—Le vénérable seïd, qui veut bien honorer le conseil de sa présence bénie, a remis au hakem des talismans précieux et des versets du Koran, dont l'application sur les membres a été faite sous mes yeux. Nous avons même eu recours au quinèquinè (sulfate de quinine). Tous ces médicaments sont restés sans effet.
«Cependant il est de la plus grande utilité que le gouverneur, auquel nous devons la paix et la tranquillité de la province, reprenne bientôt sa place sur le tapis du divankhanè (maison de justice). Mais ce seigneur, comparable en équité aux khalifes les plus renommés, ne peut continuer à diriger les affaires du peuple, si Allah ne lui rend la santé. Mon fils, qui a puisé des trésors de science auprès des médecins de Sa Majesté le chah—Allah puisse-t-il conserver pendant plus de cent ans le trône à la boussole de l'univers!—m'a conseillé de traiter le hakem par un remède dont je crains de prononcer le nom, tant j'ai de respect pour l'auguste malade et pour la vénérable assistance qui m'écoute. Ce remède, que les Faranguis, affligés de toutes sortes de maux, sont forcés d'employer, n'est point noble. S'il s'agissait de l'appliquer à un malade vulgaire, je n'aurais peut-être pas hésité à le prescrire, mais jamais je n'oserais, sans l'assentiment du clergé et les encouragements de mes savants confrères, l'ordonner à un gouverneur.
—Parlez sans crainte, seigneur docteur, a répondu le seïd, faites-nous connaître votre pensée; vous êtes, nous le savons tous, un pieux musulman. De quoi s'agit-il?
—Je conseillerais d'administrer au hakem, à très faible dose s'entend, un remède dont je m'excuse encore de prononcer le nom. Je veux parler de l'arsenic, margèmouch.
—La mort aux rats à un gouverneur! s'écrient unanimement tous les assistants, y compris le malade, qui s'est soulevé avec épouvante.
—Là! je me doutais bien que je trouverais parmi vous une opposition indignée; mais je désirerais cependant connaître l'opinion des fidèles interprètes de la loi et m'informer si le Koran défend pareille médicamentation.
—Pas à mon avis, répond le seïd, bien que ce poison du Faranguistan doive être tenu en grande suspicion.

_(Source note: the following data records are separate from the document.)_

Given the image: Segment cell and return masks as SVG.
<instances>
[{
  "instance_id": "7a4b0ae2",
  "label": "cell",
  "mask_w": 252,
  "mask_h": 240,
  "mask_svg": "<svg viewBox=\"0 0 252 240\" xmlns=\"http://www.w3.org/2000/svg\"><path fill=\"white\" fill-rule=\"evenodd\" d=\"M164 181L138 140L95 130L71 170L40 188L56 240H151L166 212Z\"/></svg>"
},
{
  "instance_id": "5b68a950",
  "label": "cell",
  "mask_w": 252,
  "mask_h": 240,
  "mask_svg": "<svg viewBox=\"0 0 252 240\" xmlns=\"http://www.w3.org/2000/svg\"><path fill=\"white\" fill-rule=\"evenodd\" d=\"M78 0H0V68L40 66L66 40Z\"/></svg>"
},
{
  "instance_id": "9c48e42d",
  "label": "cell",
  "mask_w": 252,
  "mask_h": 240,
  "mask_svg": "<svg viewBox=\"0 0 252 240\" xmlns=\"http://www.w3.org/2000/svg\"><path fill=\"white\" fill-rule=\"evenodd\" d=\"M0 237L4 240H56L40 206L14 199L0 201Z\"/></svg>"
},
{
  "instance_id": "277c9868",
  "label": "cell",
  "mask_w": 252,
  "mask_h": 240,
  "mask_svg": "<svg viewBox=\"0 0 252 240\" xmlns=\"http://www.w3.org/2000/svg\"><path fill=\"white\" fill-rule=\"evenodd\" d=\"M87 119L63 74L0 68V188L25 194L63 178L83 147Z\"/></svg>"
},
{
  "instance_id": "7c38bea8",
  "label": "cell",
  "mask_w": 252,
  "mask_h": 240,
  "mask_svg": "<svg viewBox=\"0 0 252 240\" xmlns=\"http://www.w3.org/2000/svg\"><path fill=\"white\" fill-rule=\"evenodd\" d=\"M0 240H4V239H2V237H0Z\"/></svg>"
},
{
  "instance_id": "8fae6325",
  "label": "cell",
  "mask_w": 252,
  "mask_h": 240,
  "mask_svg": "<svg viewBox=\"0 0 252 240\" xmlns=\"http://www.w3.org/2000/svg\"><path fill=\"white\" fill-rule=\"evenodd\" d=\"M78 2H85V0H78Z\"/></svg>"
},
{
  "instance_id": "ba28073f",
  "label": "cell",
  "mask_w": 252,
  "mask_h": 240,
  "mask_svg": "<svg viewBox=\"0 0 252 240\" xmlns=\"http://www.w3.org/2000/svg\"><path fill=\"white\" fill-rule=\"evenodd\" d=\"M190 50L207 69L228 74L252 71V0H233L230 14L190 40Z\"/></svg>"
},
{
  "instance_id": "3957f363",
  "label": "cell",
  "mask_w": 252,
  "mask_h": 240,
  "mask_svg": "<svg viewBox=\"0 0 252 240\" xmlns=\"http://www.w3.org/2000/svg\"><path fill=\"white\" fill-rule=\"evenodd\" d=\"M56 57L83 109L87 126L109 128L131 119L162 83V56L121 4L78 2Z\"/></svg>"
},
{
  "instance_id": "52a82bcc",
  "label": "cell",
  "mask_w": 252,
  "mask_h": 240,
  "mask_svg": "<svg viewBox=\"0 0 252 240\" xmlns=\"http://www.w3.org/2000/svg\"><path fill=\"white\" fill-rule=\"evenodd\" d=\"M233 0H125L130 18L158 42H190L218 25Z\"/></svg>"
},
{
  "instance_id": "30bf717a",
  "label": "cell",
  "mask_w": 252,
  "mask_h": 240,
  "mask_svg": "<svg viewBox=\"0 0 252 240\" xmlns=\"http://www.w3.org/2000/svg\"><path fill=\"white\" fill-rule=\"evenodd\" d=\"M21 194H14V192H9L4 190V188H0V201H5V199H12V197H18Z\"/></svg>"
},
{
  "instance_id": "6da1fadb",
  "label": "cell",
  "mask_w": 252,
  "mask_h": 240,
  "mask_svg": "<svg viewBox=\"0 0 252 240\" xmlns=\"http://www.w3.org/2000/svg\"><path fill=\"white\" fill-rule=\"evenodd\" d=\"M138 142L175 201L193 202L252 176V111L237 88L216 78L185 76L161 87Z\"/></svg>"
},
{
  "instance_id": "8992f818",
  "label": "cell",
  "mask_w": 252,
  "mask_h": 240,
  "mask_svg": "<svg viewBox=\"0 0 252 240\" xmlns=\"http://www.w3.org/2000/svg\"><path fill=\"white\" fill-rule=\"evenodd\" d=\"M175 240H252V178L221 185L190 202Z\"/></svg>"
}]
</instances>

—Pour ma part, dit un des vieux Avicennes, je suis complètement opposé à l'emploi de la «mort au rats», parce que la maladie du gouverneur est une affection chaude. Nos anciens nous ont enseigné à diviser en quatre classes les maux qui affligent l'humanité: les maladies froides, chaudes, sèches et humides; et nous ont appris à les conjurer en donnant des médicaments ou des traitements de nature contraire aux symptômes constatés; or, s'il est un mal dont la chaleur soit la caractéristique, c'est bien la fièvre. Elle doit donc être soignée par des saignées ou des boissons rafraîchissantes, et non par des poisons secs, comme l'arsenic. Il faut vraiment, vénérable hakim bachy, que vous ayez oublié les premiers principes de la thérapeutique. En résumé, je tiens la feuille de saule pour un médicament d'un emploi hasardé, le quinèquinè pour subversif, je considère l'usage de l'arsenic comme absolument démoniaque et m'oppose en conséquence à ce qu'il soit administré au gouverneur.
—Quant à moi, dit l'imam djouma, désireux de faire preuve de grand jugement et de montrer un esprit de conciliation en harmonie avec son caractère bienveillant, je suis tout prêt à me rallier à l'opinion du hakim bachy, s'il ne juge pas indispensable d'administrer la mort aux rats sous forme de boisson. Ne pourrait-on pas faire de petits sachets, les remplir d'arsenic et les attacher autour du cou ou des bras de Son Excellence en les entremêlant de versets du Koran destinés à atténuer ou à détruire les effets du médicament, dans le cas où le remède serait pernicieux?
—Si l'on m'écoutait, intervient le général d'artillerie, on jetterait à la rue toutes ces drogues imaginées par des fabricants de cataplasmes, et, avec la permission du mouchteïd et de l'imam djouma, on ferait prendre tous les jours à Son Excellence deux ou trois bouteilles de bon vieux vin de Chiraz. Bien que je n'aie jamais manqué aux préceptes de notre loi, je sais, par ouï-dire simplement, qu'il n'est pas de meilleur remède contre la fièvre.